*The data*.

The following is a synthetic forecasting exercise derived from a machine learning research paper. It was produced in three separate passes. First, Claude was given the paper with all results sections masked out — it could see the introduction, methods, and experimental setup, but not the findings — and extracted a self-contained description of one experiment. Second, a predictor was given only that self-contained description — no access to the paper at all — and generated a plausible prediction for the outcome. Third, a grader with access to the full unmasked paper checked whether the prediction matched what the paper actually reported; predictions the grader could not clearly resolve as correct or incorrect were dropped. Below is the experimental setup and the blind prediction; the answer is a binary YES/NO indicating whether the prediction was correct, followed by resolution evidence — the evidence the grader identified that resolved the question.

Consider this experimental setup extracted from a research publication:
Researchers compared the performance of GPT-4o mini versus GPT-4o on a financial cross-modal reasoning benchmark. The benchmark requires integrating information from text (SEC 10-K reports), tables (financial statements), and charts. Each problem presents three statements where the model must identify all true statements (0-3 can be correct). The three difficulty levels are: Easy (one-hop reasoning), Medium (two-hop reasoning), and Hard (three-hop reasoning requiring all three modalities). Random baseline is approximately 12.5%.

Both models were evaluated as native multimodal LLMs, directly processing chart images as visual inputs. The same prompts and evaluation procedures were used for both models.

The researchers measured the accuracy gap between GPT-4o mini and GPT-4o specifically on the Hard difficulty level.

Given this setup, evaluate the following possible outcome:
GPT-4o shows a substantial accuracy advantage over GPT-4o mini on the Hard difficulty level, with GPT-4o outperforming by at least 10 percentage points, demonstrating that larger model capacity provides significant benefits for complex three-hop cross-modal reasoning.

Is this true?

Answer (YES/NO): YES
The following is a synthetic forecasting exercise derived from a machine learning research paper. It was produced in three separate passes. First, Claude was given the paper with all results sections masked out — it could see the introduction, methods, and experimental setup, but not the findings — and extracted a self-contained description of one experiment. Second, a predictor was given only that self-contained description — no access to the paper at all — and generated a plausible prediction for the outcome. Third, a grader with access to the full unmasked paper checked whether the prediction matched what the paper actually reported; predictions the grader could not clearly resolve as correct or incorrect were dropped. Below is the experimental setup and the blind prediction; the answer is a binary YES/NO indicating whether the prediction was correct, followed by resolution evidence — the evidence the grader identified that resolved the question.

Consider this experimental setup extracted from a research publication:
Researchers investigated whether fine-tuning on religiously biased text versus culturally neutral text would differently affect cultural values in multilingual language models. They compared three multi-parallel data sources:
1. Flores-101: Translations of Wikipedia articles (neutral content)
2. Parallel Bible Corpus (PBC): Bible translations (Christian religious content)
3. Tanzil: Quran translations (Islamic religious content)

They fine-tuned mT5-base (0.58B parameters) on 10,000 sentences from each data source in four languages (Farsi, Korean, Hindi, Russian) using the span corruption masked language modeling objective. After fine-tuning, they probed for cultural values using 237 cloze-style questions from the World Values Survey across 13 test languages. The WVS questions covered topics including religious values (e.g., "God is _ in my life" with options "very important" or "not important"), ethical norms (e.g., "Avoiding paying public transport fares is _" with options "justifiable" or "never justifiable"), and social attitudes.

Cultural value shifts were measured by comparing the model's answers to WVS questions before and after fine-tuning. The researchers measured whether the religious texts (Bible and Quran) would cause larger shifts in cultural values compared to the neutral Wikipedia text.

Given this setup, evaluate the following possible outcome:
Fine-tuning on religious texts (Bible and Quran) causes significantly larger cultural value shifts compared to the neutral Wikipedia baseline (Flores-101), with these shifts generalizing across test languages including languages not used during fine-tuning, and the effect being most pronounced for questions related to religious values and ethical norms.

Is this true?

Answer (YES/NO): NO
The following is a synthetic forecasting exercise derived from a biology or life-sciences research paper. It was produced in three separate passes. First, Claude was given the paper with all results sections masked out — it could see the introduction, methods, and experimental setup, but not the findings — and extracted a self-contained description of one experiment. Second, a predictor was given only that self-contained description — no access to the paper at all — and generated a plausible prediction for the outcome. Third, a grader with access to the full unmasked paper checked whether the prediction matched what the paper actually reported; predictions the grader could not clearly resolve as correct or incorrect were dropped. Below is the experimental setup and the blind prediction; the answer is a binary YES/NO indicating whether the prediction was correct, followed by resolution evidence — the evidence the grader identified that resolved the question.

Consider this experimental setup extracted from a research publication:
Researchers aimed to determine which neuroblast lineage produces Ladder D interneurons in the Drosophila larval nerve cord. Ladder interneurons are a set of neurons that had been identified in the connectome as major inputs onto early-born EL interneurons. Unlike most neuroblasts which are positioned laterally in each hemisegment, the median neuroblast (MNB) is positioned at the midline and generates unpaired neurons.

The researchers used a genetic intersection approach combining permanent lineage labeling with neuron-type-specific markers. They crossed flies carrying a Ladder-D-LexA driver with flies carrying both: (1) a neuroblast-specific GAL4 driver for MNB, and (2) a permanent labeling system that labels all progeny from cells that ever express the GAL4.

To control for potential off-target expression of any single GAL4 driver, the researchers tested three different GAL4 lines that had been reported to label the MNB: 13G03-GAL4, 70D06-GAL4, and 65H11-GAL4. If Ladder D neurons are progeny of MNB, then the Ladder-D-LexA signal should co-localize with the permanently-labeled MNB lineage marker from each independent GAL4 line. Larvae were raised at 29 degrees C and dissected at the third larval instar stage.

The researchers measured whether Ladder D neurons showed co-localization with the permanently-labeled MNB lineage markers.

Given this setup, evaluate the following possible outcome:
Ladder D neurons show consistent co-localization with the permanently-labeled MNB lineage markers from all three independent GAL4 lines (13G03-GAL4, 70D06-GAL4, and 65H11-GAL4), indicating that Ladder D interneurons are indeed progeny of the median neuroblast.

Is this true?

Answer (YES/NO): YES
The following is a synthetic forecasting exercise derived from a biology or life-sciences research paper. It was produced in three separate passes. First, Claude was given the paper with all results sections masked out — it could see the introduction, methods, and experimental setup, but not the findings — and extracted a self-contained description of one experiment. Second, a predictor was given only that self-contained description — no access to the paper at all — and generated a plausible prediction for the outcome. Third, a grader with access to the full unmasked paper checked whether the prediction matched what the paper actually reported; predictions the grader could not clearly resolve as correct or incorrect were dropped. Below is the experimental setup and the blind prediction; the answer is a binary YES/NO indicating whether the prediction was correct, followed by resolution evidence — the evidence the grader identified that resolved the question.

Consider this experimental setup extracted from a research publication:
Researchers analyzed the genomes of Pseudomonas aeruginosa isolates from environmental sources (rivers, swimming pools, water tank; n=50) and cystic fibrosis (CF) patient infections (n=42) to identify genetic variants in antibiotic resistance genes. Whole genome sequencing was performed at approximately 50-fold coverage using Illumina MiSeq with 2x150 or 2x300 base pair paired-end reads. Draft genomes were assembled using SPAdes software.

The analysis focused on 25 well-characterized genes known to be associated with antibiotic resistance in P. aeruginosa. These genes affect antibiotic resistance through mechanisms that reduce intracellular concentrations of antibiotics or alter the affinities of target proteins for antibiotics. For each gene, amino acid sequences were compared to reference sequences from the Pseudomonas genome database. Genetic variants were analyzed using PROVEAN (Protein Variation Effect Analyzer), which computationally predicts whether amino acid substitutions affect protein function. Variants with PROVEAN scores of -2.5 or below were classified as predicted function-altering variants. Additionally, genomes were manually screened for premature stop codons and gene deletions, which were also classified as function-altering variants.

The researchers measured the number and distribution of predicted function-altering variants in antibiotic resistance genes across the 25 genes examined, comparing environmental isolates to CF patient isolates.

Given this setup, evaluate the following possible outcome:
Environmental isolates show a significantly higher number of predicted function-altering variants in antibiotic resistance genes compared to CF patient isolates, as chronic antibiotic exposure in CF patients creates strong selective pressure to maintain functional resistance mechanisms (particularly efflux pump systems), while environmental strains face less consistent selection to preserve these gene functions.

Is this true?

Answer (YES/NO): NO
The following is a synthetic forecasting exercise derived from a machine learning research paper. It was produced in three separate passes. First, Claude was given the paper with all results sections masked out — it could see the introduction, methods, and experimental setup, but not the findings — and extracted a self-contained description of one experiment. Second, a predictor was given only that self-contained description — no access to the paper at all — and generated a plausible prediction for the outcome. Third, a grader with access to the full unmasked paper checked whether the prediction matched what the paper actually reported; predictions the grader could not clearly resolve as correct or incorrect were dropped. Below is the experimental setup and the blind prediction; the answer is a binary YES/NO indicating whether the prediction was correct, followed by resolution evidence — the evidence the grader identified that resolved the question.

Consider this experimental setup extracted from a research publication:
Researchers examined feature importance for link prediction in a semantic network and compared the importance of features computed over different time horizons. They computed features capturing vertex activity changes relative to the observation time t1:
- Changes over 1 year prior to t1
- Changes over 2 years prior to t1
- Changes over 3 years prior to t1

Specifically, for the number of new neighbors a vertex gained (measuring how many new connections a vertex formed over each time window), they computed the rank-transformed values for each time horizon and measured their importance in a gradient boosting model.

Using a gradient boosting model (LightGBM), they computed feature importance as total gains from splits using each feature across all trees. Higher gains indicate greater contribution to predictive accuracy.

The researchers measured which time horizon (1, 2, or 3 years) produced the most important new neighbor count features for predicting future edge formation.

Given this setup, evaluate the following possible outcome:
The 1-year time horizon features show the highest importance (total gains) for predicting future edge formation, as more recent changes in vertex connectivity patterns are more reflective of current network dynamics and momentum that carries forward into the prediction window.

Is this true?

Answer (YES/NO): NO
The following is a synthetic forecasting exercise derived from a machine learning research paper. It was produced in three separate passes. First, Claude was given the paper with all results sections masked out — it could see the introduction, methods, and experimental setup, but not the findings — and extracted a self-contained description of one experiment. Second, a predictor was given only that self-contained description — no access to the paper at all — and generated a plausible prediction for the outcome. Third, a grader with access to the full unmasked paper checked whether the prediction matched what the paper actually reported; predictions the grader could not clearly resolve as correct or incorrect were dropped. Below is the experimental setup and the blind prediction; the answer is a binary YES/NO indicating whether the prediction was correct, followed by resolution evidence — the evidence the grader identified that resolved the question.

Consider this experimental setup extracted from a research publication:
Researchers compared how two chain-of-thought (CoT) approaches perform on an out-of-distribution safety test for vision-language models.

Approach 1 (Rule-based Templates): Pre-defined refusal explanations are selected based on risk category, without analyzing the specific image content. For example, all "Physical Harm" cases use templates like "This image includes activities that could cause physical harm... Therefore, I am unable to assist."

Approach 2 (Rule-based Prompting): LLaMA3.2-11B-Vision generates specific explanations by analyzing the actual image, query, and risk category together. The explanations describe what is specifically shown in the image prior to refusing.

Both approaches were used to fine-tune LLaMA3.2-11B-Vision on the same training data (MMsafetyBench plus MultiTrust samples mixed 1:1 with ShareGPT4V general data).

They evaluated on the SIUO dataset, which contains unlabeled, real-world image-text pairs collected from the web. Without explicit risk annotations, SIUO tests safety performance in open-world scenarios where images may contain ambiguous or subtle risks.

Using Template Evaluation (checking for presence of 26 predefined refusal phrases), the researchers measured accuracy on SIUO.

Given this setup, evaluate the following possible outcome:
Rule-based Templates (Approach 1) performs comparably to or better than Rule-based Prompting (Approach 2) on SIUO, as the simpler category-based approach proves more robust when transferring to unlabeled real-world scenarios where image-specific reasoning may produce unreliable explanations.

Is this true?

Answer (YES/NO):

*Directions*.
All lines in the records that contain "shifts" are to be copied and returned.

*Solution*.
Cultural value shifts were measured by comparing the model's answers to WVS questions before and after fine-tuning. The researchers measured whether the religious texts (Bible and Quran) would cause larger shifts in cultural values compared to the neutral Wikipedia text.
Fine-tuning on religious texts (Bible and Quran) causes significantly larger cultural value shifts compared to the neutral Wikipedia baseline (Flores-101), with these shifts generalizing across test languages including languages not used during fine-tuning, and the effect being most pronounced for questions related to religious values and ethical norms.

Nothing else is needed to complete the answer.